::: SUPPLIED DATA

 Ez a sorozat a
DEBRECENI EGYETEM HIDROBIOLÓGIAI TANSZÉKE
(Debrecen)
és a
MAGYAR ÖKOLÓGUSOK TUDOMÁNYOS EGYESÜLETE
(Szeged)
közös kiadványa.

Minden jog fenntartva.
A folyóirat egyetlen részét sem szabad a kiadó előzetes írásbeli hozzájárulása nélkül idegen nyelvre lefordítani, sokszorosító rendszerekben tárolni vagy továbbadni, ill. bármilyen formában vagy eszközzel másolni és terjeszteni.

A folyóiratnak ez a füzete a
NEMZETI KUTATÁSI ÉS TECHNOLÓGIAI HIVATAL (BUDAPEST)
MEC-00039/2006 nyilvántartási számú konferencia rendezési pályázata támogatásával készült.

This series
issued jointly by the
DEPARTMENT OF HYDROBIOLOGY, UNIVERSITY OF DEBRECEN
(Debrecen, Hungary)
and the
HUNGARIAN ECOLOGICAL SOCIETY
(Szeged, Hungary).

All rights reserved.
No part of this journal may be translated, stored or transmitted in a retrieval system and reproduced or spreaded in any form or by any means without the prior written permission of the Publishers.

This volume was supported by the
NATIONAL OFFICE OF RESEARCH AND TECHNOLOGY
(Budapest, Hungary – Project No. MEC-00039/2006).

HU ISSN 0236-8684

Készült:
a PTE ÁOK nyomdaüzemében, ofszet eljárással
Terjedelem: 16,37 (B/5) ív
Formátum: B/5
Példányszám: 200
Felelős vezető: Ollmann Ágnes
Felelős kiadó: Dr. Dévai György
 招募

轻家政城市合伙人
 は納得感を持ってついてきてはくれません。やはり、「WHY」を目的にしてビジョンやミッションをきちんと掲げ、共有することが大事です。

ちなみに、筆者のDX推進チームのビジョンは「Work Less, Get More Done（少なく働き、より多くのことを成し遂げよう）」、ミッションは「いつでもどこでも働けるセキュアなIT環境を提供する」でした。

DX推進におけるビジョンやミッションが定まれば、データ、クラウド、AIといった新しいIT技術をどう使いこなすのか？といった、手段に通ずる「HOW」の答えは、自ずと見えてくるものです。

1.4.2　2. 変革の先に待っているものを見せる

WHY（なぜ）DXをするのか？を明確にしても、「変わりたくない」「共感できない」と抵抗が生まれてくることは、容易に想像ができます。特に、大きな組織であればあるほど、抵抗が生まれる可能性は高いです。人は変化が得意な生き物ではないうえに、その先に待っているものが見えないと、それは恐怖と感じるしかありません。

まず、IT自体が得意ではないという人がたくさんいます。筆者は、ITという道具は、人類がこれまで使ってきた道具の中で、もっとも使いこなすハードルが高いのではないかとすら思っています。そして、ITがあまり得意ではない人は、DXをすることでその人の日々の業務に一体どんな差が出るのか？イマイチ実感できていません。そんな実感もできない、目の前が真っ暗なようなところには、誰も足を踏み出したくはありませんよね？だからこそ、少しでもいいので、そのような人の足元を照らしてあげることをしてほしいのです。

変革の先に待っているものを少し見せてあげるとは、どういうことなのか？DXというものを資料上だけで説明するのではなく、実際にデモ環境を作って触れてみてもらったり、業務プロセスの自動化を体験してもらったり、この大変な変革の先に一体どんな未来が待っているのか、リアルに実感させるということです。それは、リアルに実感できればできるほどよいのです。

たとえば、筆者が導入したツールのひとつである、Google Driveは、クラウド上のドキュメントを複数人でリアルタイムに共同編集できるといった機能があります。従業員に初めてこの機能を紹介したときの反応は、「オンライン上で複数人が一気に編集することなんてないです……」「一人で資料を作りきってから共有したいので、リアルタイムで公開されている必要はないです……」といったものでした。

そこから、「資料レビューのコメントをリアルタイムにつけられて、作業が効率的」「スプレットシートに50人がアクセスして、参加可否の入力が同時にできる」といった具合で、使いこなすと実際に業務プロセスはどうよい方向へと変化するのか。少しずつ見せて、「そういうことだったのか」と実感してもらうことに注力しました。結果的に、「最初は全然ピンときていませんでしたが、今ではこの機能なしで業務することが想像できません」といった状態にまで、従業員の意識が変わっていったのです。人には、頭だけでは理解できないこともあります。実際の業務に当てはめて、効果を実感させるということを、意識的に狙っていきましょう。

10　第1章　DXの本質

::::::

INSTRUCTIONS FOR THE TASK - Retype the records above without changing a single word.

SOLUTION TO THIS EXERCISE -
 Ez a sorozat a
DEBRECENI EGYETEM HIDROBIOLÓGIAI TANSZÉKE
(Debrecen)
és a
MAGYAR ÖKOLÓGUSOK TUDOMÁNYOS EGYESÜLETE
(Szeged)
közös kiadványa.

Minden jog fenntartva.
A folyóirat egyetlen részét sem szabad a kiadó előzetes írásbeli hozzájárulása nélkül idegen nyelvre lefordítani, sokszorosító rendszerekben tárolni vagy továbbadni, ill. bármilyen formában vagy eszközzel másolni és terjeszteni.

A folyóiratnak ez a füzete a
NEMZETI KUTATÁSI ÉS TECHNOLÓGIAI HIVATAL (BUDAPEST)
MEC-00039/2006 nyilvántartási számú konferencia rendezési pályázata támogatásával készült.

This series
issued jointly by the
DEPARTMENT OF HYDROBIOLOGY, UNIVERSITY OF DEBRECEN
(Debrecen, Hungary)
and the
HUNGARIAN ECOLOGICAL SOCIETY
(Szeged, Hungary).

All rights reserved.
No part of this journal may be translated, stored or transmitted in a retrieval system and reproduced or spreaded in any form or by any means without the prior written permission of the Publishers.

This volume was supported by the
NATIONAL OFFICE OF RESEARCH AND TECHNOLOGY
(Budapest, Hungary – Project No. MEC-00039/2006).

HU ISSN 0236-8684

Készült:
a PTE ÁOK nyomdaüzemében, ofszet eljárással
Terjedelem: 16,37 (B/5) ív
Formátum: B/5
Példányszám: 200
Felelős vezető: Ollmann Ágnes
Felelős kiadó: Dr. Dévai György
 招募

轻家政城市合伙人
 は納得感を持ってついてきてはくれません。やはり、「WHY」を目的にしてビジョンやミッションをきちんと掲げ、共有することが大事です。

ちなみに、筆者のDX推進チームのビジョンは「Work Less, Get More Done（少なく働き、より多くのことを成し遂げよう）」、ミッションは「いつでもどこでも働けるセキュアなIT環境を提供する」でした。

DX推進におけるビジョンやミッションが定まれば、データ、クラウド、AIといった新しいIT技術をどう使いこなすのか？といった、手段に通ずる「HOW」の答えは、自ずと見えてくるものです。

1.4.2　2. 変革の先に待っているものを見せる

WHY（なぜ）DXをするのか？を明確にしても、「変わりたくない」「共感できない」と抵抗が生まれてくることは、容易に想像ができます。特に、大きな組織であればあるほど、抵抗が生まれる可能性は高いです。人は変化が得意な生き物ではないうえに、その先に待っているものが見えないと、それは恐怖と感じるしかありません。

まず、IT自体が得意ではないという人がたくさんいます。筆者は、ITという道具は、人類がこれまで使ってきた道具の中で、もっとも使いこなすハードルが高いのではないかとすら思っています。そして、ITがあまり得意ではない人は、DXをすることでその人の日々の業務に一体どんな差が出るのか？イマイチ実感できていません。そんな実感もできない、目の前が真っ暗なようなところには、誰も足を踏み出したくはありませんよね？だからこそ、少しでもいいので、そのような人の足元を照らしてあげることをしてほしいのです。

変革の先に待っているものを少し見せてあげるとは、どういうことなのか？DXというものを資料上だけで説明するのではなく、実際にデモ環境を作って触れてみてもらったり、業務プロセスの自動化を体験してもらったり、この大変な変革の先に一体どんな未来が待っているのか、リアルに実感させるということです。それは、リアルに実感できればできるほどよいのです。

たとえば、筆者が導入したツールのひとつである、Google Driveは、クラウド上のドキュメントを複数人でリアルタイムに共同編集できるといった機能があります。従業員に初めてこの機能を紹介したときの反応は、「オンライン上で複数人が一気に編集することなんてないです……」「一人で資料を作りきってから共有したいので、リアルタイムで公開されている必要はないです……」といったものでした。

そこから、「資料レビューのコメントをリアルタイムにつけられて、作業が効率的」「スプレットシートに50人がアクセスして、参加可否の入力が同時にできる」といった具合で、使いこなすと実際に業務プロセスはどうよい方向へと変化するのか。少しずつ見せて、「そういうことだったのか」と実感してもらうことに注力しました。結果的に、「最初は全然ピンときていませんでしたが、今ではこの機能なしで業務することが想像できません」といった状態にまで、従業員の意識が変わっていったのです。人には、頭だけでは理解できないこともあります。実際の業務に当てはめて、効果を実感させるということを、意識的に狙っていきましょう。

10　第1章　DXの本質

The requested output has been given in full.